TV Club: Doctor Who, The Claws Of Axos

“The Claws Of Axos” (season 8, episodes 11-14. Originally aired March 13-April 3, 1971)

Once you’ve watched enough Doctor Who to be able to recognize recurring scriptwriters, you start to get a feel for what you can expect from any given story that has their name on the credits. Robert Holmes was Doctor Who’s Alan Moore—a guy who knew the show’s conventions and formulas so well that he could tell a story that tore those conventions apart and reassembled them while still staying true to their spirit. Terry Nation was the series’ first major heavy hitter, and you could always rely on him for solidly paced action-adventure, but left to his own devices he also kept recycling the same ideas over and over again.

And then there’s the team of Bob Baker and Dave Martin, who debuted with the Third Doctor adventure “The Claws Of Axos.” Baker and Martin were mainstays of the show throughout the 1970s, with nine scripts to their credit solo or as a team, including the 10th-anniversary special “The Three Doctors” and “The Invisible Enemy,” which introduced the Doctor’s robot dog K9. They’re responsible for the equivalent of two full seasons of Doctor Who, and as such you have to count them as one of the series’ major creative forces.
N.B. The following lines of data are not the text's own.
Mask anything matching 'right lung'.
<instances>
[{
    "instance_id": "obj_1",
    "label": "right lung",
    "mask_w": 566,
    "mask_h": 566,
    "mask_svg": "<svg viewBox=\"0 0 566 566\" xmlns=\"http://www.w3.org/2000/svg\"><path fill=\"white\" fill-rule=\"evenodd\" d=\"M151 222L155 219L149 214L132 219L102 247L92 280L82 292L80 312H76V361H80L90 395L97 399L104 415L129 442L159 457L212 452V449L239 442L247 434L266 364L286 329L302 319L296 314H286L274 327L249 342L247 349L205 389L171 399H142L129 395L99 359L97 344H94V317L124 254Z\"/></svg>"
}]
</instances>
But the thing about them is that none of those nine stories is really good enough to be a true classic—none have the dazzling dialogue, tightly focused plots or audacious metatextuality that marks the best of Doctor Who. “The Claws Of Axos” certainly doesn’t break that mold—it’s just about the gold standard of adequacy for this era of Doctor Who. It’s certainly entertaining and far from terrible. There’s plenty of exciting action and stuntwork, a genuinely creepy alien monster in the Axons, and it works in season eight’s overarching villain—the Master—in a way that not only justifies his scheming presence but helps set up the most compelling twist in the story: The surprisingly believable idea that the Doctor is just as untrustworthy as the Master is, and is willing to sell out humanity for his own aims. But that doesn’t excuse its flaws, some of which stem from the limitations of the budget and the special effects but the worst of which are straight-up script problems, namely the badly mishandled subplot about Chinn, the petty-tyrant bureaucrat whose greed plays right into the Axons’ hands (and tumorous tentacles), and the near-total sidelining of the pretty sizable cast of regular co-stars in favor of a one-off side character. It’s not particularly bad, especially by Doctor Who standards, but if “City Of Death” is a home run and “The Twin Dilemma” is a foul tip that hits the batter in the face and breaks his nose, “The Claws Of Axos” is a base hit, solid and respectable but unexceptional.